Men kan van Voltaire niet zoveel zinvols vertellen als men zich slechts op enkele uitspraken en werken beroept. In zijn kasteeldomein Ferney – later werd het Ferney-Voltaire, liet hij niet enkel toneelstukken opvoeren en organiseerde hij ook een atelier voor horlogemakers, hij was ook een blijvende referentie voor zijn tijdgenoten. Hij vond niet dat mensen het geloof ontnomen diende te worden, accepteerde dat mensen ter kerke gaan, maar vond dat men ten allen tijde de maatschappelijke en politieke macht van de kerk aan banden diende te leggen. Hij vond vooral dat men het bestaan van een God kon aanvaarden, maar dat bleef dan eerder vaag, in tegenstelling tot de neiging van kerken om van God een afgod te maken, aan god dus supermachten toe te kennen, die men ook tegen tegenstanders kan inzetten.

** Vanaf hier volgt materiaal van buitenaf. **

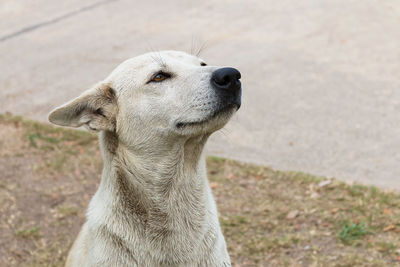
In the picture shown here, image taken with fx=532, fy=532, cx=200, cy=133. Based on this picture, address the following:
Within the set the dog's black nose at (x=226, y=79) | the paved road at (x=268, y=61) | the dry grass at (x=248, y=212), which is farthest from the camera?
the paved road at (x=268, y=61)

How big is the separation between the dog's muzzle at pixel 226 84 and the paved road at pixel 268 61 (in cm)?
276

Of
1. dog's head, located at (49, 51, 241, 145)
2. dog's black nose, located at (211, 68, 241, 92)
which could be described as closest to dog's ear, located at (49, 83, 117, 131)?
dog's head, located at (49, 51, 241, 145)

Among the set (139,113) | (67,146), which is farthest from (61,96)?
(139,113)

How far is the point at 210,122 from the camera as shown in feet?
9.43

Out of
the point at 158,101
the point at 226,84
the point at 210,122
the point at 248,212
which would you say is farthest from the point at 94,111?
the point at 248,212

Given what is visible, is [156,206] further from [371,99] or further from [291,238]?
[371,99]

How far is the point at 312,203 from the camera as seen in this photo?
16.3ft

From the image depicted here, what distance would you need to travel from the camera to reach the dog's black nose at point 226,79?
2799 mm

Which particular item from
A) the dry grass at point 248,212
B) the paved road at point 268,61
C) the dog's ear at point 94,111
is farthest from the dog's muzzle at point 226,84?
the paved road at point 268,61

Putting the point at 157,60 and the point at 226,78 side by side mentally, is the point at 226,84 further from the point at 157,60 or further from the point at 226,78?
the point at 157,60

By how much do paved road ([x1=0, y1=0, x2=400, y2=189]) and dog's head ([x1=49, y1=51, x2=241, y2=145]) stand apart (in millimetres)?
2787

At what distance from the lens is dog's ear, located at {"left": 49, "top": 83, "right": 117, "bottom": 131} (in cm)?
304

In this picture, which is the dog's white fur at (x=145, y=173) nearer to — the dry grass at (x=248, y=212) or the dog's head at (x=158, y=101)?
the dog's head at (x=158, y=101)

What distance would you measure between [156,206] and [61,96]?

Het debat voeren over Waarden en Normen betekent uiteraard een debat voeren over moraal, ethiek en over de maatschappelijke orde. Men kan daarom wel proberen bepaalde leefregels te verklaren op rationele gronden, hoe meer men de reflectie daartoe beperkt, hoe groter het risico wordt dat die moraal niet meer bevrijdend werkt. Nu, angst voor vrijheid blijft een thema dat slechts zelden ter sprake komt. Het gesprek op een zondagmiddag over waarden en normen, leidt ons wel heel ver, ik weet het, maar het is dan ook van den zotte dat men telkens weer volstaan wil met de mantra ‘normen en waarden’ om een discussie stil te leggen. Even belangrijk is het vervolgens de ontwikkeling van die inzichten te gaan naspeuren, er een genealogie van op te sporen. Ook al omdat men moeilijk de discussie met (nazaten van) immigranten het gesprek kan aangaan waarom we bepaalde waarden zo belangrijk vinden. Maken we zo een genealogie op, dan moeten we ook nog bedenken dat bepaalde inzichten tot ontsporingen kunnen leiden, zoals het autoritarisme heeft laten zien. Men kan niet blind zijn voor de dialectiek van de Verlichting, ook al is men het daarom niet volkomen eens met Max Horkheimer en Theodor Adorno. Net dat is de verworvenheid van de Verlichting, dat men zich met verschillende teksten kan inlaten, zonder er daarom een evangelie of heilige schrift van te maken. Wellicht zien we dan nog een detail over het hoofd, namelijk of we er wel zeker van kunnen zijn dat wel degelijk rationeel denken en het zelden de moeite niet waard achten dat te onderzoeken.